A B3 anunciou que vai antecipar, de forma voluntária, a divulgação de informações financeiras relacionadas à sustentabilidade com base nas normas internacionais IFRS S1 e S2. Com a decisão, a bolsa de valores se torna a quinta empresa de capital aberto do país a aderir ao chamado período de teste desses padrões e a primeira do setor financeiro a fazê-lo. A proposta é traduzir em valores monetários os riscos e as oportunidades que as mudanças climáticas podem representar para o negócio.
Atualmente, entre cerca de 700 companhias abertas no Brasil, apenas Vale, Renner, Irani e Natura adotaram a divulgação antecipada. As normas passam a ser obrigatórias a partir do exercício de 2026, com publicação dos dados em 2027. Até lá, reguladores abriram a possibilidade de adesão voluntária, justamente para que empresas testem metodologias e ajustem processos internos.
“Vamos fazer a divulgação antecipada muito numa lógica de liderar pelo exemplo. Se somos um grande incentivador e mobilizador dos novos reportes, a gente também deveria aderir a esse movimento e passar por isso de forma pioneira”, afirma Virgínia Nicolau, superintendente de sustentabilidade da B3.
A Comissão de Valores Mobiliários realizou uma pesquisa com companhias abertas e identificou que 15 pretendem se comprometer com o reporte antecipado. Essas empresas têm até 31 de dezembro deste ano para formalizar a decisão. Hoje, muitas companhias já divulgam indicadores socioambientais em relatórios integrados, mas ainda sem mensurar financeiramente os impactos da transição climática e de outros fatores ambientais sobre seus resultados.
As normas IFRS S1 e S2 buscam preencher essa lacuna. O padrão S1 trata das informações financeiras relacionadas à sustentabilidade de forma ampla, enquanto o S2 é dedicado à transição climática. Ambos conectam riscos e oportunidades às demonstrações financeiras, com estimativas de impacto no curto, médio e longo prazo.
O Brasil saiu na frente nesse processo. A CVM foi o primeiro regulador do mundo a adotar oficialmente as novas normas, em 2023. Diante da complexidade das exigências, o órgão estabeleceu um período de transição em etapas, permitindo a divulgação voluntária nos exercícios de 2024 e 2025.
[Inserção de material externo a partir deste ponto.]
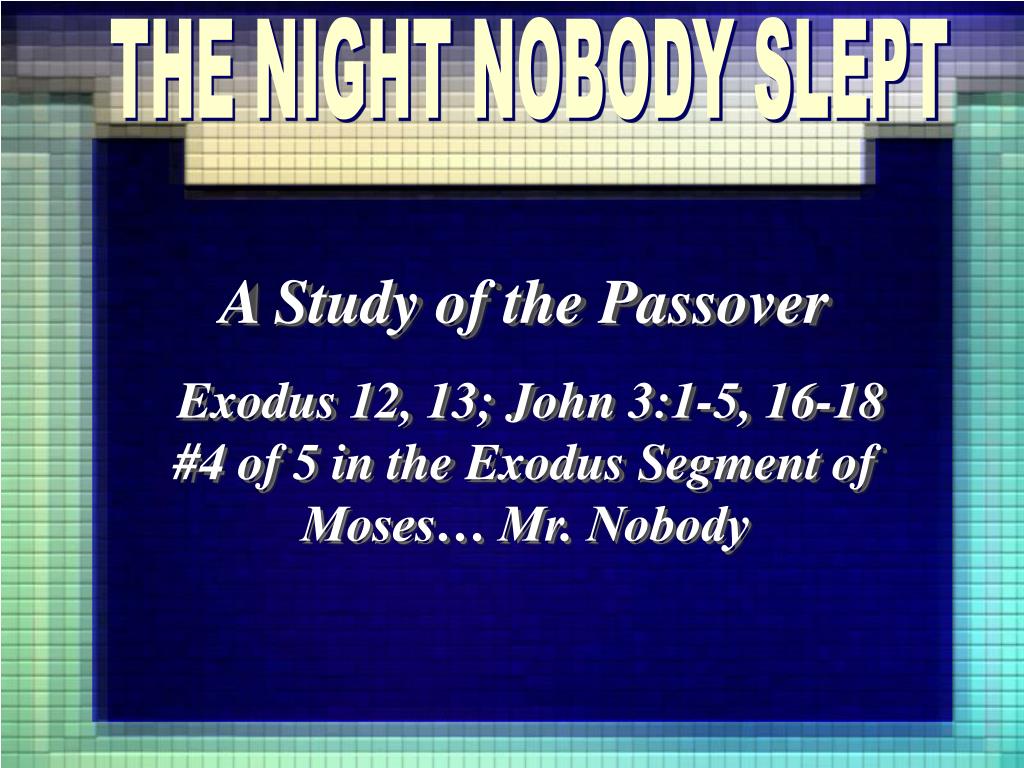 THE NIGHT NOBODY SLEPT

A Study of the Passover

Exodus 12, 13; John 3:1-5, 16-18
#4 of 5 in the Exodus Segment of Moses… Mr. Nobody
Nesse contexto, a B3 iniciou no ano passado uma análise interna para identificar lacunas em relação às novas regras. Em janeiro de 2024, a companhia registrava 65% de aderência aos requisitos. Em julho deste ano, o índice chegou a 72%, indicando avanço na consolidação dos dados necessários para o reporte completo.
O papel do setor financeiro na transição climática
O setor financeiro é considerado estratégico para a transição climática por conectar o capital de investidores às empresas que precisam reduzir emissões e adaptar suas operações. No caso da B3, a atuação envolve tanto o mercado de ações quanto a negociação de títulos de dívida públicos e privados, além de serviços ligados a dados financeiros.
Por isso, a identificação de riscos e oportunidades climáticas não se limita aos efeitos diretos sobre a própria bolsa, mas também ao impacto da transição nos clientes e fornecedores que operam em seus ambientes de negociação. “A gente trabalha com os efeitos diretos [das mudanças climáticas], seja de risco ou de oportunidade, na nossa instituição, mas os mais materiais costumam vir dos efeitos da cadeia, dos nossos clientes e fornecedores”, explica Nicolau.
Segundo a executiva, os desafios são semelhantes aos enfrentados por grandes bancos. “Tem um nível de modelagem financeira que a gente tem trabalhado e que é quase paradigmático, porque ninguém nunca publicou algo assim.” Um dos cenários envolve clientes expostos a eventos climáticos extremos que, sem medidas de mitigação, podem sofrer perdas de receita, afetando volumes de negociação. Outro ponto está nos riscos de transição, ligados a mudanças regulatórias. “Se a legislação para carbono começa a trazer medidas mais severas, como que setores que são intensivos em carbono vão receber esse efeito?”, diz.
Como referência, em seu primeiro relatório S2 divulgado neste ano, a Vale estimou que mecanismos de precificação de carbono podem gerar custos de até R$ 19 bilhões no longo prazo.
Do ponto de vista operacional, a B3 também avalia riscos físicos ligados ao uso intensivo de tecnologia. A dependência de energia elétrica e de água para resfriamento de equipamentos pode representar vulnerabilidades em um cenário de eventos climáticos mais frequentes. “O risco direto da operação, quando a gente fala de tecnologia, que é dependente de energia, água para resfriamento de equipamento, ele pode não ser pequeno”, afirma Nicolau. Ao mesmo tempo, a companhia vê oportunidade na oferta de dados e soluções ligadas à sustentabilidade.